Lemon pickle / Nimakaya uragaya pachadi – Nimboo ka achar recipe

Lemon pickle is called in different names like Nimboo ka Achar or Nimakayala uragaya pachadi. I am great pickle lover. Without the pickle my meal would be incomplete. Not only me most of the people start their meal with tasty red chili pickles. So for all the pickle lovers we are presenting the famous lemon pickle which is sour in taste. This can be eaten as a side dish in tiffins or in hot white rice or in curd rice. In Andhra if you order the curd rice in restaurants then they serve the curd rice with lemon pickle. This is best combination for curd rice. Nimakaya pachadi is tongue tickling pickle. Some won’t use oil in making of this pickle but I have taken it as an ingredient. Little piece of pickle can make the meal more interesting. Pickle is the model part for any Indian meal.

We use lemon more during summers in making sharbats as refreshment and for instant energy. The aroma of this yellow color round lemons will be awesome. Some people smell the lemon in travelling to avoid vomiting sensations. Readymade pickles are lot floating in the market but the taste which we made at home and prepared by others would be completely different. Don’t know what actually they use the ingredients in making and storing the pickles that why I always prefer eating the pickles which are homemade.

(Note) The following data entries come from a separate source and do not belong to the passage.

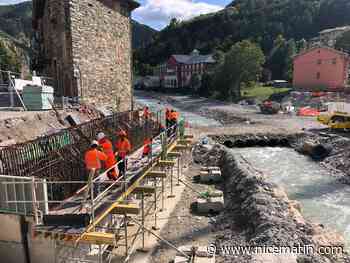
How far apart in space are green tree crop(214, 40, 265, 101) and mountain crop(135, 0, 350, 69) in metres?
44.6

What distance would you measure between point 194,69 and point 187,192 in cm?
7350

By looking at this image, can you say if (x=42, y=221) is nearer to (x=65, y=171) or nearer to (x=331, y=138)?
(x=65, y=171)

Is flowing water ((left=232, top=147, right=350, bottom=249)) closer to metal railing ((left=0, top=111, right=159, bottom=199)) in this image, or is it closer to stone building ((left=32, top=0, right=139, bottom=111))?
metal railing ((left=0, top=111, right=159, bottom=199))

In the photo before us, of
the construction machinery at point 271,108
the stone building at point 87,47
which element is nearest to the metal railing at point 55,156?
the stone building at point 87,47

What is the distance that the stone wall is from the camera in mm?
19375

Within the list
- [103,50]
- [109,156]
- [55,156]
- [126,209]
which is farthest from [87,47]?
[126,209]

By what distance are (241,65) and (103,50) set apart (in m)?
36.4

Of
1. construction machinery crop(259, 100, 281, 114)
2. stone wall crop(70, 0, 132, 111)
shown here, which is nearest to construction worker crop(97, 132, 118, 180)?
stone wall crop(70, 0, 132, 111)

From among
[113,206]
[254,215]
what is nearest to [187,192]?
[254,215]

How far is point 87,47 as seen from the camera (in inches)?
790

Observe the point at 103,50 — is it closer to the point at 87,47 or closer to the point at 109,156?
the point at 87,47

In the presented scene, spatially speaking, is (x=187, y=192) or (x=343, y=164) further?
(x=343, y=164)

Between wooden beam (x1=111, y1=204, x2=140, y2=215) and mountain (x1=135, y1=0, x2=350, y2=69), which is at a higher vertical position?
mountain (x1=135, y1=0, x2=350, y2=69)

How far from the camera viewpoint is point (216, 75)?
199 feet
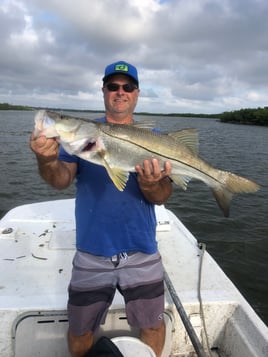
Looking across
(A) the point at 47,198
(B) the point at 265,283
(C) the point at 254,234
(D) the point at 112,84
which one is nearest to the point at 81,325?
(D) the point at 112,84

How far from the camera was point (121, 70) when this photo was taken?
3580 mm

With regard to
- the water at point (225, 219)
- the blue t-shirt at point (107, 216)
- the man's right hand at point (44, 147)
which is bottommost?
the water at point (225, 219)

I have grabbed this lemon pickle recipe from my mom and started preparing at home. You can’t make this pickle instantly because it is time taking process. Why because the lemons skin will be hard. Before adding the spices the lemon pieces are soaked by adding salt and turmeric. The technique lies in how you cut the pieces and amount of salt and red chili powder. So follow the procedure and ingredients list carefully.

Nimakaya nilava uragaya pachadi / lemon pickle

nimmakaya nilava pachadi


ingredients for lemon pickle

  • Fresh lemons – 10
  • Red chili powder – ½ cup
  • Salt (required)
  • Oil – ½ cup
  • Garlic cloves – 20
  • Turmeric – 1tbsp
  • Mustard seed powder (if you like) – 1tbsp

How to make nimmakaya nilava uragaya pachadi

Step 1: Wash the lemons and rub the lemons in dry cloth.

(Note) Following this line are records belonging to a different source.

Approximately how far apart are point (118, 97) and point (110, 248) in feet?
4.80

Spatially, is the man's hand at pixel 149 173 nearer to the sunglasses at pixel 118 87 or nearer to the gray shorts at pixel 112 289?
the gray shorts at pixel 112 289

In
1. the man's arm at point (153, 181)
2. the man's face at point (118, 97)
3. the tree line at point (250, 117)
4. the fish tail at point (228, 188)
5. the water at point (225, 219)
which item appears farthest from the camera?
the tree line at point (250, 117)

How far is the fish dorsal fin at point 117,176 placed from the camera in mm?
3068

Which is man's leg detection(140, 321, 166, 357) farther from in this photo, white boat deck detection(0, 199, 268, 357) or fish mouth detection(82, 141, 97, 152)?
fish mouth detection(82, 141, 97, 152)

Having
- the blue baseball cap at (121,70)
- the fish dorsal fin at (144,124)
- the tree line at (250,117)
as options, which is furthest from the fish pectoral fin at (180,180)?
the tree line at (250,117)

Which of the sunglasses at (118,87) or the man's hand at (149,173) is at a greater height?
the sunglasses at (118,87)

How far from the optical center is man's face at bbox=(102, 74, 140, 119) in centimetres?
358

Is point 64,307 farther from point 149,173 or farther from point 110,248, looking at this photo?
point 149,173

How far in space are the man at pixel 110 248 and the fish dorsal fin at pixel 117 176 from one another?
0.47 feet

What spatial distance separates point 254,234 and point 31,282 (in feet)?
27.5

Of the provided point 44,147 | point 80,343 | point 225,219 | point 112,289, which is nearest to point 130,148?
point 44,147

Step 2: Let the lemons dry for 5 minutes.

Step 3: Clean the cutter with cloth so that no water content present on the cutter.

Step 4: Now start cutting the lemons into pieces as shown in image.

cut the lemon pieces


Step 5: Take a glass jar or plastic container. Put the lemon pieces into it.

Step 6: Add turmeric, red chili powder, garlic cloves, mustard seed powder, oil and salt to the pieces.

add the spices


Step 7: Mix well all the ingredients.

Step 8: Close the container with lid and keep it stored for 3 days.

Step 9: Take 6 lemons, squeeze the juice of it.

store the lemons


Step 10: Pour this juice into the lemon jar or container after 3 days.

Step 11: Mix them all. Taste the salt if required add it.

Step 12: Leave it for 10 days. Then start tasting the pickle.

lemon pickle nimakaya pachadi


It can be stored for 3 – 4 months if you store with proper order. Water content should not touch to this pickle. So be careful while taking the pickle out from container. Close the container with tight lids. Make sure that the containers, spoons and jar which you are using to store the pickle are moisture free, if not the pickle will get spoiled.

Do you know that pickles are also a source of probiotics. So lemon is one of the popular citrus fruit which we use for making pickle. The citric acid in lemons helps in maintaining the digestive system healthy and dissolves kidney stones. Lemon pickle doesn’t consist of cholesterol or fats but it is rich source of dietary fiber. Vitamin C is the main health benefits that release from lemon. It is very powerful water soluble natural anti oxidant. Consuming of vitamin C foods fights the infectious agents and keeps away the allergies attacking to the body.